Stated task → Copy out the data below, replacing each occurrence of "camera" with "viewer" and leaving everything else unchanged.

++++ Provided data

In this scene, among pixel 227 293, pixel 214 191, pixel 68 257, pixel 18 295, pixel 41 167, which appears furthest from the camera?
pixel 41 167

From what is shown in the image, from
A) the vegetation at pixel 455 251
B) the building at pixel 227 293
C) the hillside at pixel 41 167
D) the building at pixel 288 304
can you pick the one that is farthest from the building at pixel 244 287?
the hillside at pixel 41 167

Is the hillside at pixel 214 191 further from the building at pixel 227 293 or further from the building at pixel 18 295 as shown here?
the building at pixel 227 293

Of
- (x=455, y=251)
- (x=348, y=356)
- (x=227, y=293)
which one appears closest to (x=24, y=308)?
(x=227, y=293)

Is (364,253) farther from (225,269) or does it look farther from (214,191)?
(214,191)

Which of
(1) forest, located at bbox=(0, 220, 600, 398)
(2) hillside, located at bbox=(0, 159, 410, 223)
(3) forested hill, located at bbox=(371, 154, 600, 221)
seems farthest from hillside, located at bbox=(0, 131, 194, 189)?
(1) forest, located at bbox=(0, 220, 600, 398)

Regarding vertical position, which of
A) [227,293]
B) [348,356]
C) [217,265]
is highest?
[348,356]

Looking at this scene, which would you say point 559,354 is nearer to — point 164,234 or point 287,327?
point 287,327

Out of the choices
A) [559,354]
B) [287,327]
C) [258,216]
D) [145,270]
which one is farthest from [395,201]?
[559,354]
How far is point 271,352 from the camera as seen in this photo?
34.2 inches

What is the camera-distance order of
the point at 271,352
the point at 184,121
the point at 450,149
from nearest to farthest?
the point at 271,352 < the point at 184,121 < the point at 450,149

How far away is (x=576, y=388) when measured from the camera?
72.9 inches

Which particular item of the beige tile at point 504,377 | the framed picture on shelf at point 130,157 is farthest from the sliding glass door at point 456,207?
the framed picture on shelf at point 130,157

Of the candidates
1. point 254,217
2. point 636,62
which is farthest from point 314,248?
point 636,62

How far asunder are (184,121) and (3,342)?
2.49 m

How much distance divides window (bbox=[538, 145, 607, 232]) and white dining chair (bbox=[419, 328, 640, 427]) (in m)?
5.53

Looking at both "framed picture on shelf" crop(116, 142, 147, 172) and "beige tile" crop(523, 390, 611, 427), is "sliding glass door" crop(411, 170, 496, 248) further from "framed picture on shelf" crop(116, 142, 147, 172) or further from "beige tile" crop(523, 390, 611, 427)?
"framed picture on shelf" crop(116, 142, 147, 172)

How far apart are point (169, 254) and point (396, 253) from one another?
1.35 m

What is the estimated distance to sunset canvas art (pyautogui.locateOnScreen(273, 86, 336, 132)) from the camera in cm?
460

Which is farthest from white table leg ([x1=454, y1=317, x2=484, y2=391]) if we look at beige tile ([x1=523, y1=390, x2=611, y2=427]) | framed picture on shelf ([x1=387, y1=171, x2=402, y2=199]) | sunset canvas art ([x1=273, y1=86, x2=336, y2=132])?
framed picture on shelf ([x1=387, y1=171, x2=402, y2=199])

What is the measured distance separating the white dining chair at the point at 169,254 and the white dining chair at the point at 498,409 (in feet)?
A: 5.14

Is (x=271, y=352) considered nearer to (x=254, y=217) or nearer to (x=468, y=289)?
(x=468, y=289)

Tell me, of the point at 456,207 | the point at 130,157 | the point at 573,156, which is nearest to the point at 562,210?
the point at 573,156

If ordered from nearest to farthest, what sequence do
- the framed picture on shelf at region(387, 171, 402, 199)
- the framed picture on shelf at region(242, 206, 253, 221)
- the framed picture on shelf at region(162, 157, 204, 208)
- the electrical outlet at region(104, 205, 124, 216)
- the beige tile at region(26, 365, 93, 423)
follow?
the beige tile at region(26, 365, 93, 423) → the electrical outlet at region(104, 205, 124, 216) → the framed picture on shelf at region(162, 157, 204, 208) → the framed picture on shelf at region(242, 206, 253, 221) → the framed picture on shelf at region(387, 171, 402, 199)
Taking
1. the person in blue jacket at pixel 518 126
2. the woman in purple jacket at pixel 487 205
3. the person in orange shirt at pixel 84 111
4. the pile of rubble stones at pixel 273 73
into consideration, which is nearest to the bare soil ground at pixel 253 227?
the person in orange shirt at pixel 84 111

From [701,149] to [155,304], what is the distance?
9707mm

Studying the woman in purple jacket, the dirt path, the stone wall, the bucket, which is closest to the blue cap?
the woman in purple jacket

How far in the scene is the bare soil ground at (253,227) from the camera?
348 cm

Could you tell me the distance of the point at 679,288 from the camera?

++++++++

Completed task →
In this scene, among pixel 227 293, pixel 214 191, pixel 68 257, pixel 18 295, pixel 41 167, which appears furthest from the viewer?
pixel 41 167

From what is shown in the image, from
A) the vegetation at pixel 455 251
B) the building at pixel 227 293
C) the hillside at pixel 41 167
D) the building at pixel 288 304
can you pick the one that is farthest from the building at pixel 244 287?
the hillside at pixel 41 167

Is the hillside at pixel 214 191 further from the building at pixel 227 293 or further from the building at pixel 18 295 as shown here?
the building at pixel 227 293

Of
- (x=455, y=251)
- (x=348, y=356)
- (x=227, y=293)
which one appears closest to (x=24, y=308)?
(x=227, y=293)

Is (364,253) farther from (225,269) or does it look farther from (214,191)?
(214,191)

Which of
(1) forest, located at bbox=(0, 220, 600, 398)
(2) hillside, located at bbox=(0, 159, 410, 223)
(3) forested hill, located at bbox=(371, 154, 600, 221)
seems farthest from hillside, located at bbox=(0, 131, 194, 189)?
(1) forest, located at bbox=(0, 220, 600, 398)

Regarding vertical position, which of
A) [227,293]
B) [348,356]
C) [217,265]
is highest?
[348,356]

Looking at this scene, which would you say point 559,354 is nearer to — point 164,234 or point 287,327?
point 287,327

Out of the choices
A) [559,354]
B) [287,327]
C) [258,216]
D) [145,270]
which one is farthest from [395,201]?
[559,354]
How far is point 271,352 from the viewer as seen in this photo?
34.2 inches

What is the viewer-distance order of
the point at 271,352
the point at 184,121
the point at 450,149
from nearest to farthest?
the point at 271,352 < the point at 184,121 < the point at 450,149

How far away is (x=576, y=388) when measured from the viewer?
72.9 inches

Which particular item of the beige tile at point 504,377 | the framed picture on shelf at point 130,157 is farthest from the sliding glass door at point 456,207?
the framed picture on shelf at point 130,157

Of the candidates
1. point 254,217
2. point 636,62
which is farthest from point 314,248?
point 636,62

How far asunder are (184,121) and (3,342)?
2.49 m

How much distance divides window (bbox=[538, 145, 607, 232]) and white dining chair (bbox=[419, 328, 640, 427]) (in m)?
5.53

Looking at both "framed picture on shelf" crop(116, 142, 147, 172) and "beige tile" crop(523, 390, 611, 427), is "sliding glass door" crop(411, 170, 496, 248) further from "framed picture on shelf" crop(116, 142, 147, 172) or further from "beige tile" crop(523, 390, 611, 427)?
"framed picture on shelf" crop(116, 142, 147, 172)

How far apart are point (169, 254) and point (396, 253) from one another?
1.35 m

What is the estimated distance to sunset canvas art (pyautogui.locateOnScreen(273, 86, 336, 132)) from the viewer in cm?
460

Which is farthest from white table leg ([x1=454, y1=317, x2=484, y2=391]) if we look at beige tile ([x1=523, y1=390, x2=611, y2=427]) | framed picture on shelf ([x1=387, y1=171, x2=402, y2=199]) | sunset canvas art ([x1=273, y1=86, x2=336, y2=132])?
framed picture on shelf ([x1=387, y1=171, x2=402, y2=199])

What is the measured distance separating the white dining chair at the point at 169,254 and the white dining chair at the point at 498,409 (in feet)?
A: 5.14

Is (x=271, y=352) considered nearer to (x=254, y=217) or nearer to (x=468, y=289)?
(x=468, y=289)

Tell me, of the point at 456,207 | the point at 130,157 | the point at 573,156, which is nearest to the point at 562,210?
the point at 573,156

If ordered from nearest to farthest, what sequence do
- the framed picture on shelf at region(387, 171, 402, 199)
- the framed picture on shelf at region(242, 206, 253, 221)
- the framed picture on shelf at region(162, 157, 204, 208)
- the electrical outlet at region(104, 205, 124, 216)
- the beige tile at region(26, 365, 93, 423)
follow?
the beige tile at region(26, 365, 93, 423) → the electrical outlet at region(104, 205, 124, 216) → the framed picture on shelf at region(162, 157, 204, 208) → the framed picture on shelf at region(242, 206, 253, 221) → the framed picture on shelf at region(387, 171, 402, 199)
Taking
1. the person in blue jacket at pixel 518 126
2. the woman in purple jacket at pixel 487 205
3. the person in orange shirt at pixel 84 111
4. the pile of rubble stones at pixel 273 73
into consideration, which is nearest to the bare soil ground at pixel 253 227?
the person in orange shirt at pixel 84 111

From [701,149] to [155,304], what is the distance?
9707mm

Studying the woman in purple jacket, the dirt path, the stone wall, the bucket, which is closest to the blue cap?
the woman in purple jacket

How far in the scene is the bare soil ground at (253,227) from the viewer?
348 cm

Could you tell me the distance of the point at 679,288 from the viewer?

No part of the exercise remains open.